I have a complicated set of data that I have to do distance calculations on. Each record in the data set contains many different data types so a record array or structured array appears to be the way to go. The problem is when I have to do my distance calculations, the scipy spatial distance functions take arrays and the recored array is numpy voids. How to I make a recored array of numpy arrays instead of numpy voids? Below is a very simple example of what I'm talking about.
import numpy
import scipy.spatial.distance as scidist
input_data = [
('340.9', '7548.2', '1192.4', 'set001.txt'),
('546.7', '9039.9', '5546.1', 'set002.txt'),
('456.3', '2234.8', '2198.8', 'set003.txt'),
('332.1', '1144.2', '2344.5', 'set004.txt'),
]
record_array = numpy.array(input_data,
dtype=[('d1', 'float64'), ('d2', 'float64'), ('d3', 'float64'), ('file', '|S20')])
The following code fails...
this_fails_and_makes_me_cry = record_array[['d1', 'd2', 'd3']]
scidist.pdist(this_fails_and_makes_me_cry)
I get this error....
Traceback (most recent call last):
File "/home/someguy/working_datasets/trial003/scrap.py", line 16, in <module>
scidist.pdist(record_array[['d1', 'd2', 'd3']])
File "/usr/lib/python2.7/dist-packages/scipy/spatial/distance.py", line 1093, in pdist
raise ValueError('A 2-dimensional array must be passed.');
ValueError: A 2-dimensional array must be passed.

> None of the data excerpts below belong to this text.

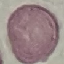
result = no malaria parasites detected
capture = smartphone camera at the microscope eyepiece
stain = Giemsa
image type = automatically extracted cell patch, resized to 64 × 64 pixels
preparation = thin blood smearAssess the morphology of the erythrocytes.
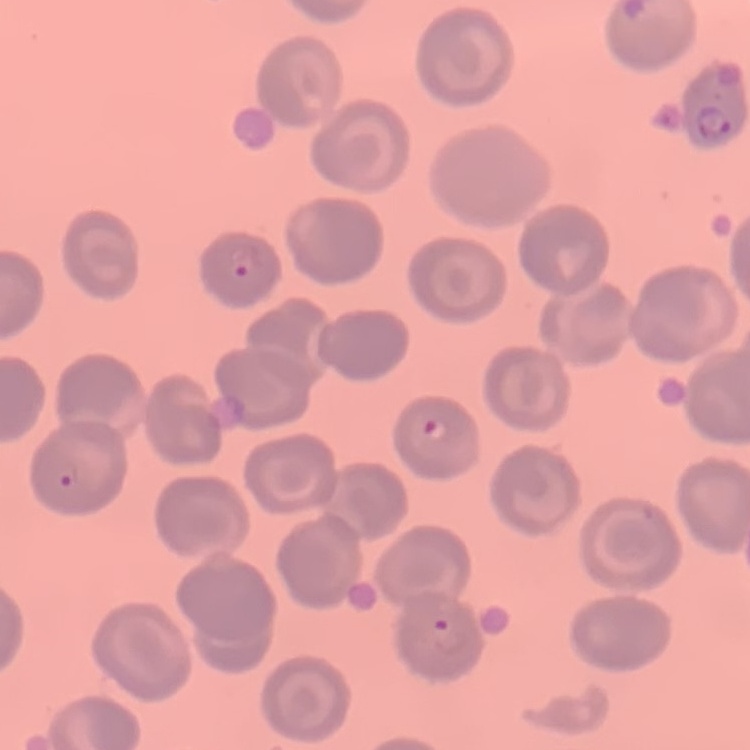

No rouleaux formation.

Summary:
  - Stain: Field's or Giemsa
  - Image type: one tile cut from a larger photomicrograph
  - Preparation: thin blood filmState which parasite is depicted.
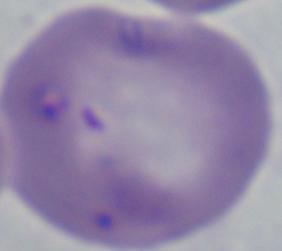
Babesia.

Summary:
  - Magnification: 1000x
  - Modality: photomicrographComment on the morphology of the erythrocytes.
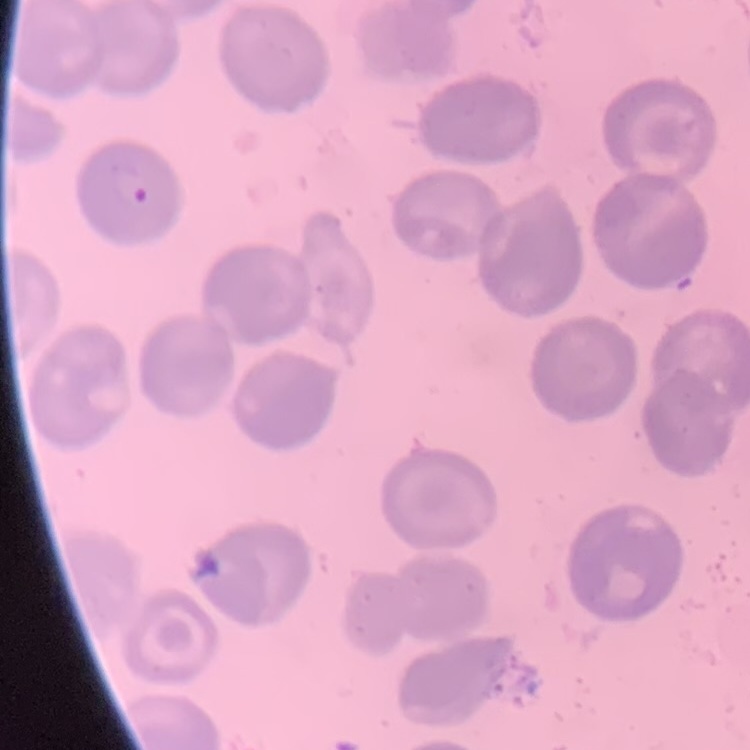
No rouleaux formation.

stain: Field's or Giemsa
preparation: thin peripheral smear
image_type: one tile cut from a larger photomicrograph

The error occurs because this_fails_and_makes_me_cry is an array of numpy.voids. To get it to work I have to convert each time like this...

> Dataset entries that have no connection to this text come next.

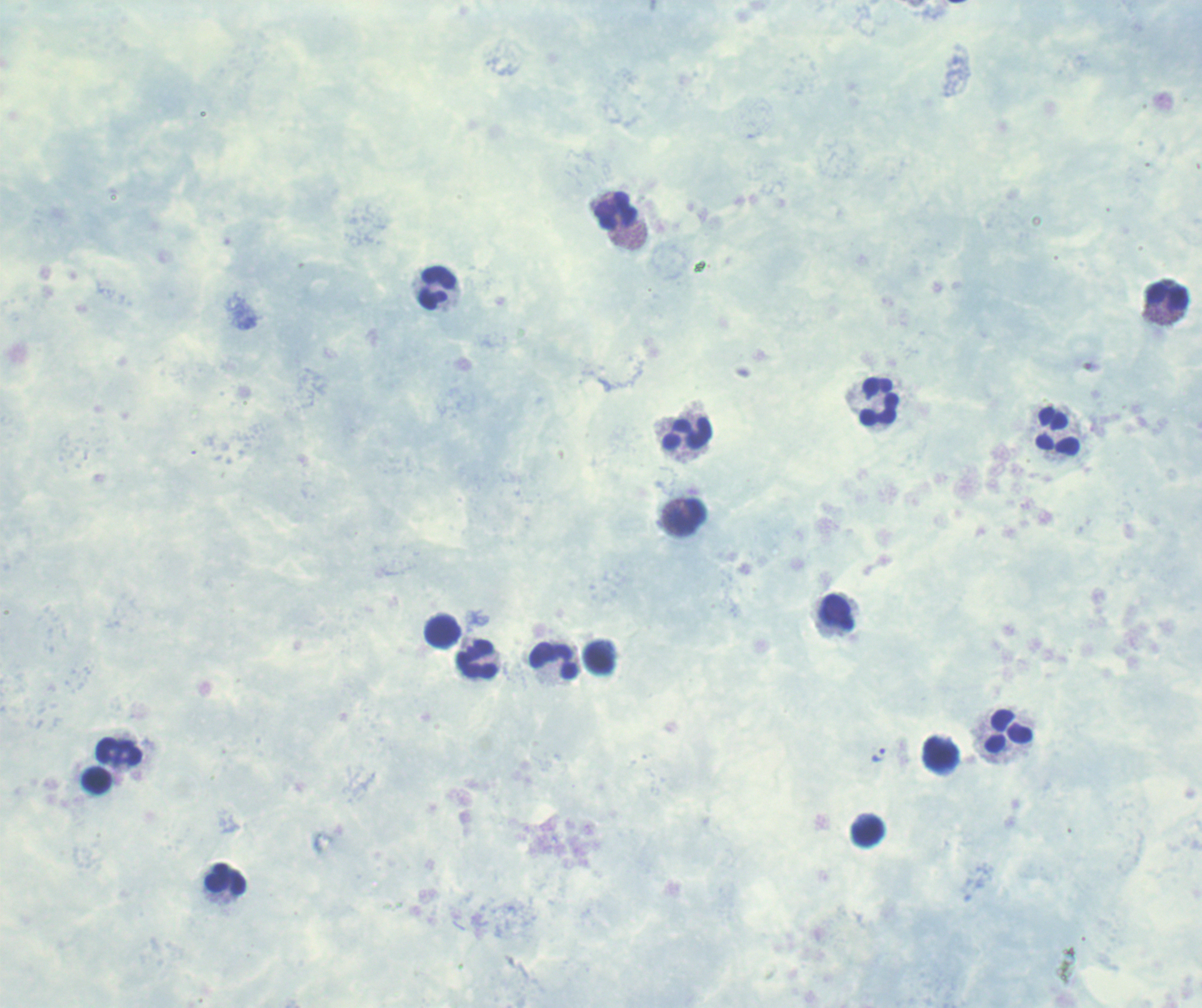

result: positive for Plasmodium parasites
image_size: 1202×1008 pixels
leukocyte_locations: 'approximate centers as [x, y] in pixels: [616, 212], [438, 288], [1168, 297], [880, 402], [1059, 432], [688, 435], [688, 513], [838, 613], [443, 632], [478, 659], [553, 661], [1009, 732], [119, 751], [941, 754], [97, 782], [868, 832], [226, 881]'
magnification: 100x
preparation: thick smear of blood
trophozoite_locations: 'approximate centers as [x, y] in pixels: [879, 756]'
context: previously used in an actual diagnosis
field_of_view: single
background_quality: poor
stain: Romanowsky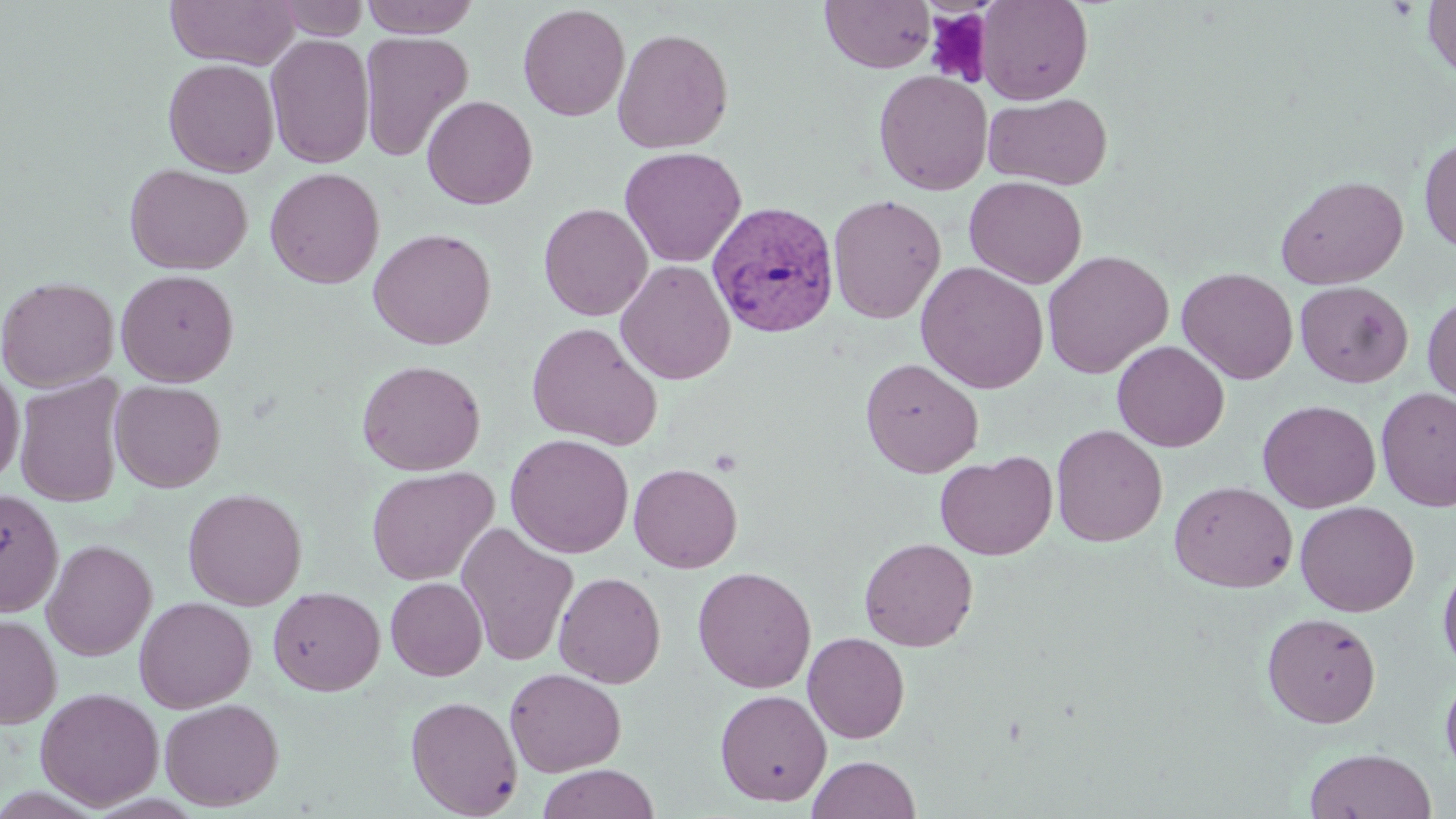

slide-level diagnosis = Plasmodium vivax
preparation = thin blood film
field of view = single
modality = optical microscopy
image size = 1456×819 pixels
Plasmodium vivax-infected red blood cell locations = approximate bounding boxes as [x1, y1, x2, y2] in pixels: [707, 200, 840, 339]
magnification = 1000x
platelet locations = approximate bounding boxes as [x1, y1, x2, y2] in pixels: [924, 8, 993, 87]
stain = May-Grünwald-Giemsa
uninfected red blood cell locations = approximate bounding boxes as [x1, y1, x2, y2] in pixels: [165, 0, 300, 69], [272, 0, 370, 40], [360, 0, 481, 37], [821, 0, 936, 73], [976, 0, 1093, 105], [1422, 1, 1456, 84], [517, 3, 630, 121], [612, 27, 734, 154], [359, 32, 474, 161], [264, 33, 375, 169], [163, 58, 279, 177], [874, 69, 993, 195], [983, 92, 1113, 190], [421, 95, 538, 210], [1418, 136, 1456, 253], [619, 146, 746, 267], [124, 163, 253, 274], [264, 167, 385, 289], [1275, 175, 1408, 289], [964, 176, 1088, 289], [827, 194, 946, 324], [538, 203, 653, 321], [368, 227, 497, 350], [1041, 250, 1174, 379], [615, 260, 736, 385], [915, 261, 1049, 394], [1177, 267, 1298, 384], [115, 268, 239, 387], [0, 276, 119, 392], [1295, 280, 1413, 388], [1422, 290, 1456, 406], [527, 321, 663, 450], [1112, 340, 1230, 452], [860, 357, 983, 477], [356, 359, 486, 476], [0, 365, 25, 486], [13, 374, 128, 508], [110, 380, 226, 492], [1376, 387, 1456, 511], [1257, 399, 1381, 513], [1050, 424, 1168, 546], [505, 433, 634, 558], [935, 452, 1058, 560], [629, 462, 742, 573], [366, 465, 498, 586], [1169, 480, 1297, 592], [0, 488, 64, 617], [183, 488, 307, 610], [1295, 501, 1419, 617], [456, 522, 579, 666], [859, 537, 978, 651], [41, 539, 157, 661], [1438, 560, 1456, 675], [693, 566, 816, 692], [553, 571, 666, 688], [385, 577, 488, 681], [267, 587, 384, 696], [134, 596, 256, 713], [1262, 612, 1381, 728], [0, 614, 61, 729], [803, 632, 910, 743], [505, 667, 626, 777], [1440, 672, 1456, 780], [35, 687, 164, 810], [715, 689, 832, 807], [405, 695, 523, 818], [159, 697, 284, 811], [1304, 747, 1436, 819], [807, 755, 919, 819], [537, 763, 660, 819]Identify the cell.
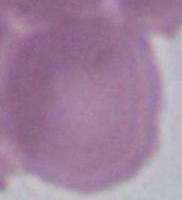

This is an erythrocyte.

modality: photomicrograph
magnification: 1000xClassify this cell by malaria status.
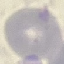

Uninfected.

Automatically extracted cell patch, resized to 64 × 64 pixels. Thin blood smear. Giemsa-stained preparation. Acquired by smartphone through the microscope eyepiece.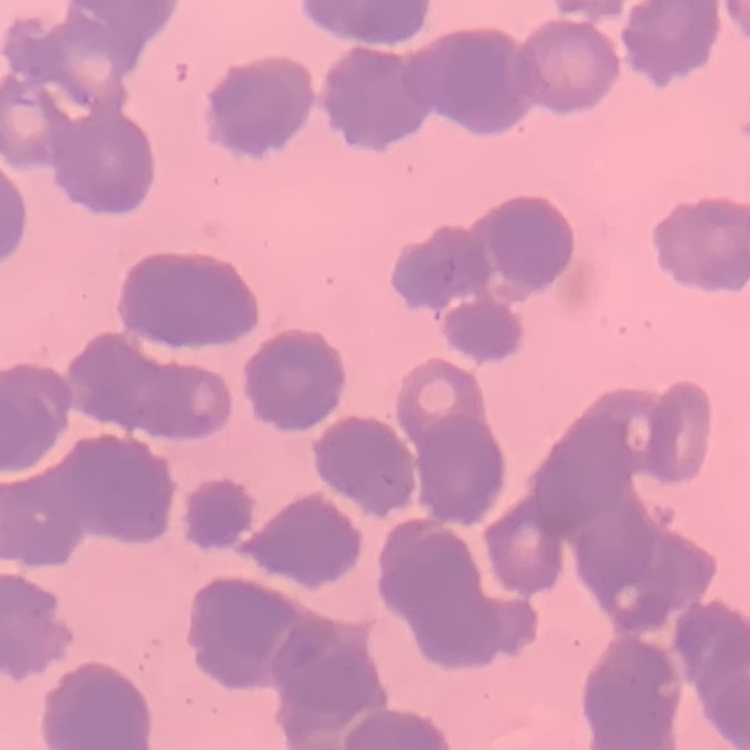

{
  "red_blood_cell_morphology": "rouleaux formation",
  "stain": "Field's or Giemsa",
  "image_type": "one tile cut from a larger photomicrograph",
  "preparation": "thin peripheral smear"
}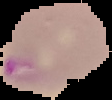 Segmented cell region on a black background. Image is 112×100 pixels. From a thin blood film. Malaria status: parasitized.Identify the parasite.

this_works = numpy.array(map(list, record_array[['d1', 'd2', 'd3']]))
scidist.pdist(this_works)
Is it possible to create a record array of numpy arrays to begin with? Or is a numpy record/structured array restricted to numpy voids? It would be handy for the record array to contain the data in a format compatible with scipy's spatial distance functions so that I don't have to convert each time. Is this possible?